From f858fa26b4cca8834c8687f01d2ba431fcc8e006 Mon Sep 17 00:00:00 2001
From: Caio Marcelo de Oliveira Filho <caio.oliveira@intel.com>
Date: Fri, 17 Jan 2020 15:07:44 -0800
Subject: [PATCH] intel/fs,vec4: Pull stall logic for memory fences up into the
 IR
MIME-Version: 1.0
Content-Type: text/plain; charset=utf8
Content-Transfer-Encoding: 8bit

Instead of emitting the stall MOV "inside" the
SHADER_OPCODE_MEMORY_FENCE generation, use the scheduling fences when
creating the IR.

For IvyBridge, every (data cache) fence is accompained by a render
cache fence, that now is explicit in the IR, two
SHADER_OPCODE_MEMORY_FENCEs are emitted (with different SFIDs).

Because Begin and End interlock intrinsics are effectively memory
barriers, move its handling alongside the other memory barrier
intrinsics.  The SHADER_OPCODE_INTERLOCK is still used to distinguish
if we are going to use a SENDC (for Begin) or regular SEND (for End).

▶ _SUPPLIED RECORDS_:

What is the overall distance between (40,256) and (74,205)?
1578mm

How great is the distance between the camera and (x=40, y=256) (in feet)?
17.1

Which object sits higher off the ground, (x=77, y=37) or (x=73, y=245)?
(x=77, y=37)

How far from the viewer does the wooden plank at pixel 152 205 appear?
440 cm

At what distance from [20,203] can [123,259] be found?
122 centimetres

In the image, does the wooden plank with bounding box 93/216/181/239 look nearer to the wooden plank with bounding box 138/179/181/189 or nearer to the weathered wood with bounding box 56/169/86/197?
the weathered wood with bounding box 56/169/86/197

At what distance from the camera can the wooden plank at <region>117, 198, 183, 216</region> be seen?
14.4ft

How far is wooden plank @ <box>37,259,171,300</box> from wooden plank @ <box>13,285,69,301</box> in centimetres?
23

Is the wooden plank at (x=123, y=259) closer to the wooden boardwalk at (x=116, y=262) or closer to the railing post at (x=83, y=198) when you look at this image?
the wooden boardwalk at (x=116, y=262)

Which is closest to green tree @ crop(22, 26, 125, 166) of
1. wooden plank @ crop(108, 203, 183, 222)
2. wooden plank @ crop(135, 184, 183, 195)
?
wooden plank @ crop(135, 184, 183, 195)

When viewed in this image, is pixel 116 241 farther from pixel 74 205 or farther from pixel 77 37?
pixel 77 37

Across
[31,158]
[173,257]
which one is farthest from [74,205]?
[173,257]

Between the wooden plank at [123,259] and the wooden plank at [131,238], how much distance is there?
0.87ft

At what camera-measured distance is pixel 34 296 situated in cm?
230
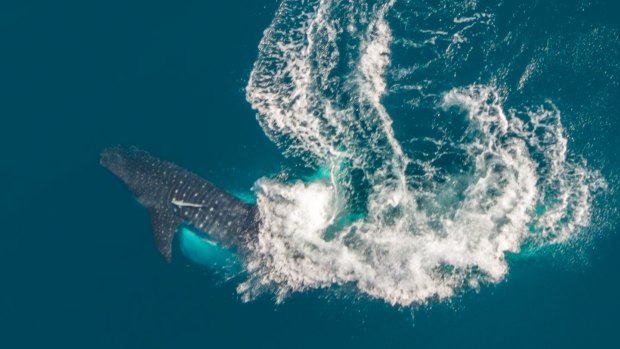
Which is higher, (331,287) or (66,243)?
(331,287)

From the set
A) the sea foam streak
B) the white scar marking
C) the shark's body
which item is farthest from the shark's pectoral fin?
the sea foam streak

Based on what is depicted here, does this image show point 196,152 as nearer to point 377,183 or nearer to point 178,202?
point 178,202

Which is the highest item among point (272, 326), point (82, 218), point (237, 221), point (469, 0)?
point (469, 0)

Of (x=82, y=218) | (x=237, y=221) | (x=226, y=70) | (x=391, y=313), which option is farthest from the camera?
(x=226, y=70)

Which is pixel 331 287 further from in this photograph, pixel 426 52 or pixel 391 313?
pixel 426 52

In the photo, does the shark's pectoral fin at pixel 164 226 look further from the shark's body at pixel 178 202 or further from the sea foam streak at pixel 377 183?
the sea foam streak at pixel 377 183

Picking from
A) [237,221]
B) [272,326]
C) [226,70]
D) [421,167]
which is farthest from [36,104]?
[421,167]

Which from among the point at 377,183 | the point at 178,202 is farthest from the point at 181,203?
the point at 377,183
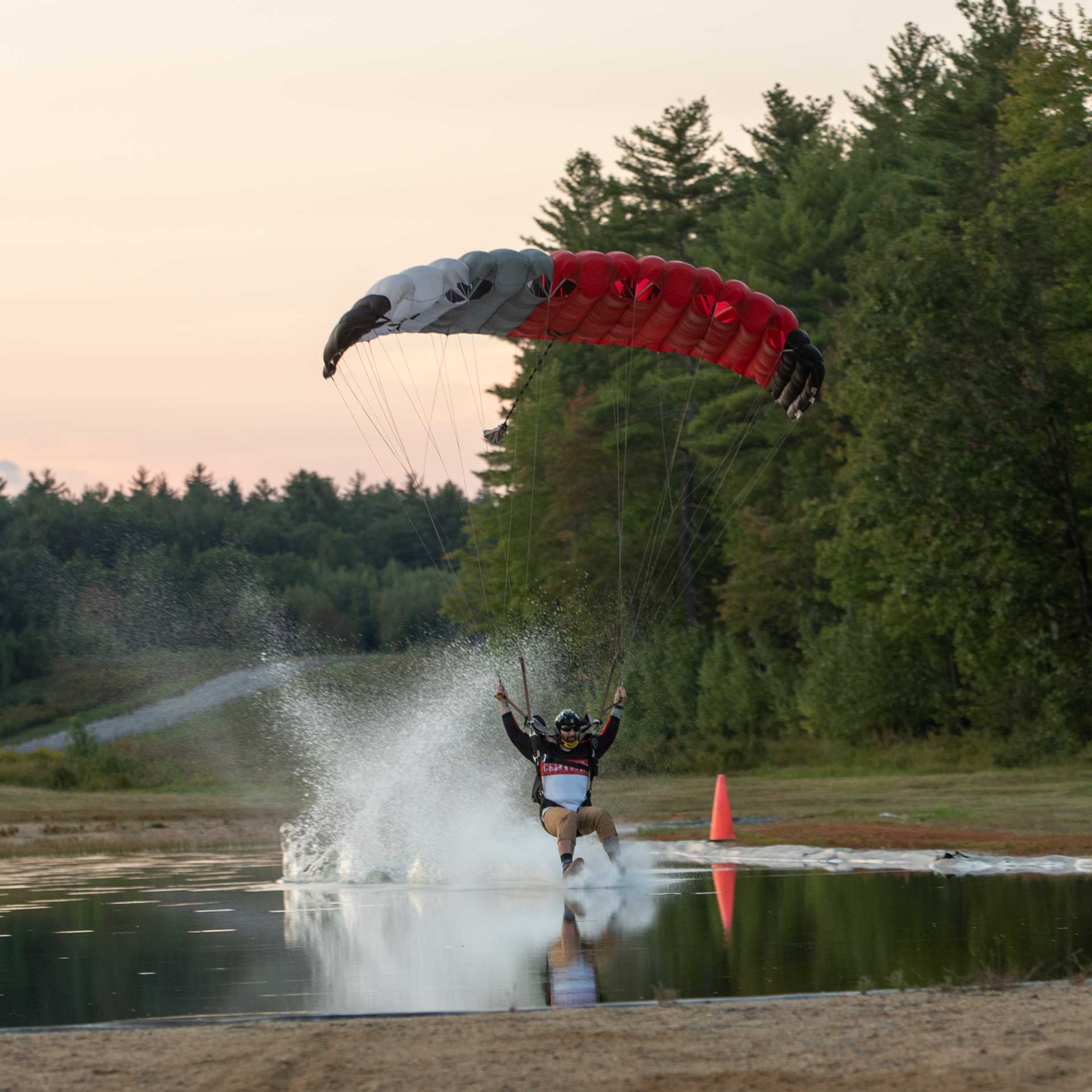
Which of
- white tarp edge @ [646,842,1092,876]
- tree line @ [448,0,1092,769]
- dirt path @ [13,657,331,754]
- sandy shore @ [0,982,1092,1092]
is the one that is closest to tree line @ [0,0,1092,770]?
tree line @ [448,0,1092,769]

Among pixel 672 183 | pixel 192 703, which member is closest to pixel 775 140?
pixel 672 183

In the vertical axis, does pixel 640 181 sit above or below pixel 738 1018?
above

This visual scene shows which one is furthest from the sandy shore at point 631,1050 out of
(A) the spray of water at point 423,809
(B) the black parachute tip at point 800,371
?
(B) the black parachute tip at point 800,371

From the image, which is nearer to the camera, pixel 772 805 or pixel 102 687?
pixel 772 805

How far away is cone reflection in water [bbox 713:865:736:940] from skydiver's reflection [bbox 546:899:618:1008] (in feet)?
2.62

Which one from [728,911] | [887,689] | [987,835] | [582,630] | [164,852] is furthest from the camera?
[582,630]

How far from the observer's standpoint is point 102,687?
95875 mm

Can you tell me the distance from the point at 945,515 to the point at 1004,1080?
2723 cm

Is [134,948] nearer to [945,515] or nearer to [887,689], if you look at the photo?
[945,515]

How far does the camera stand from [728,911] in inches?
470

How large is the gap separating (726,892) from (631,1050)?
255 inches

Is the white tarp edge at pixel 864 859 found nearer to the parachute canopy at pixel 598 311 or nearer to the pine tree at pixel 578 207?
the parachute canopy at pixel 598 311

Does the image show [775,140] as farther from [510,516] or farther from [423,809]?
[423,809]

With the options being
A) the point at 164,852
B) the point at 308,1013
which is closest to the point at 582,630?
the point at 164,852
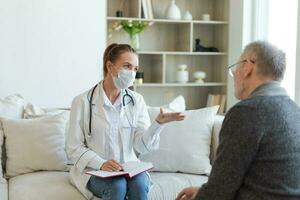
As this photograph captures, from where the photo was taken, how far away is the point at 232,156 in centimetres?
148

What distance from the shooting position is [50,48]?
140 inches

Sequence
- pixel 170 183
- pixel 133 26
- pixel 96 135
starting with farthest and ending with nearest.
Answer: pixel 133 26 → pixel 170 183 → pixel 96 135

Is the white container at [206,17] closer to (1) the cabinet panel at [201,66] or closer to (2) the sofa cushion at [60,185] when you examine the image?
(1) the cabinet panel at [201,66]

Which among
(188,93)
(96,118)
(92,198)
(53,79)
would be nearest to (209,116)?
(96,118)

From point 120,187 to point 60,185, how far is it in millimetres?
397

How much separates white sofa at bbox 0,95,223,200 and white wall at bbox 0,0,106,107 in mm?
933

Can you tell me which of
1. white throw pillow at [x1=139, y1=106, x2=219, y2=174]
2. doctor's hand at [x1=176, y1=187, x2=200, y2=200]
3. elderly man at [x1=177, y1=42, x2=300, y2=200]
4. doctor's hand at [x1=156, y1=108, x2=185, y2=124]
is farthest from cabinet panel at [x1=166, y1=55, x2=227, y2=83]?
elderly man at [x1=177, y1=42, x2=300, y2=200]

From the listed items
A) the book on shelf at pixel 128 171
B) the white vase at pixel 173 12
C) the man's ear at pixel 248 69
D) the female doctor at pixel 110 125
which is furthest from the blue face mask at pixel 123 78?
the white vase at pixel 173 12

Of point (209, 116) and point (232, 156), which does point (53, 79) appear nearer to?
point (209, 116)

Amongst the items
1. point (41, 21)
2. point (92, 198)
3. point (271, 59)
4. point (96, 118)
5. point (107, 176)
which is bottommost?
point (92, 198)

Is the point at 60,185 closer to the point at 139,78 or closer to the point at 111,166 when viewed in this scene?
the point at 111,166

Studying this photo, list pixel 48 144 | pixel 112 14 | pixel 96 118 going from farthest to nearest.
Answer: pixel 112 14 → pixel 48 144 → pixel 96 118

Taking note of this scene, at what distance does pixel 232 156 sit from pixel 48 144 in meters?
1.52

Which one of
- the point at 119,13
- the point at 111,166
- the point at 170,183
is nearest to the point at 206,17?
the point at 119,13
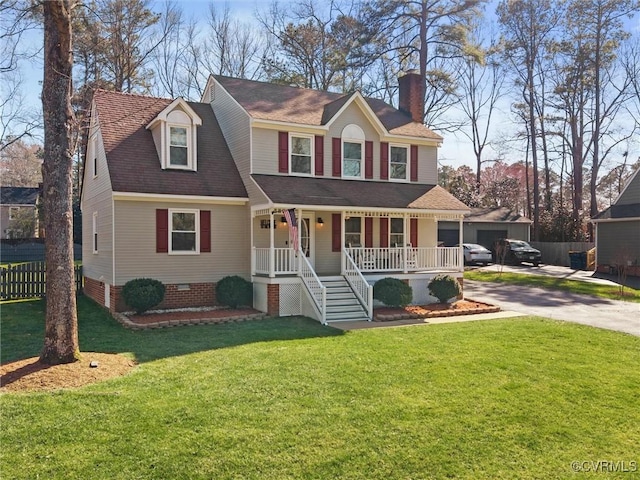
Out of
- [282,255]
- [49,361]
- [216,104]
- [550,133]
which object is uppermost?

▶ _CHALLENGES_:
(1) According to the commit message, what accompanies every data cache fence on IvyBridge?
(2) Translate this sentence from the commit message into Spanish: "The SHADER_OPCODE_INTERLOCK is still used to distinguish if we are going to use a SENDC (for Begin) or regular SEND (for End)."
The entries are not needed for any of the tasks.

▶ _SOLUTIONS TO THE PROBLEMS_:
(1) A render cache fence.

(2) SHADER_OPCODE_INTERLOCK se sigue usando para distinguir si vamos a usar un SENDC (para Begin) o un SEND normal (para End).